Jill has been researching librarians' views of the big deal - early results show some obvious findings e.g. that the big deal simplifies administration and reduces ILL spend. But there is frustration with the limitations (cancellations) and the impact of titles moving publisher. There is a sense that the pricing model, based on retained print spend, is no longer satisfactory. Some are still happy with the big deal, but up to a third have cancelled big deals recently - due to budget pressures caused by currency weakness, in the newer cases - a challenge that will not go away.

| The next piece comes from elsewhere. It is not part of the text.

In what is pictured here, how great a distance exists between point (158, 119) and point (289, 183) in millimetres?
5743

In terms of managing the shortfall (median - £100k per annum), many librarians have been cutting the book budget. This is in direct contravention of stated student demand for more textbooks and leaves libraries open to poor ratings from students. Only one library noted that they were making up shortfall with a reserve fund set up for this purpose.
The VAT issue remains and while the recent cut to 15% has helped to moderate the effect of currency fluctuations, this is only a short term benefit - and there's a fee it will be raised to a higher rate than the original 17.5%.
The economic problems we face are not short term. In 2010 and beyond, libraries still plan to raid the book fund but will also tackle the serials fund. Jill's research shows an increase in plans to cut big deals, which will "no longer be sacrosanct". This is driven by other factors beyond currency fluctuations - budgets not keeping up with inflation, growing dissatisfaction with pricing models, an awareness that the books budget cannot be raided indefinitely.
Jill's survey is ongoing and further results will become available but it is clear that inflexible deals that don't offer value for money will be vulnerable. Publishers must not bury their heads in the sand but acknowledge the warning signs and "think seriously about this - don't be complacent - there are hard times ahead for all of us and survival of the fittest is not just an empty phrase".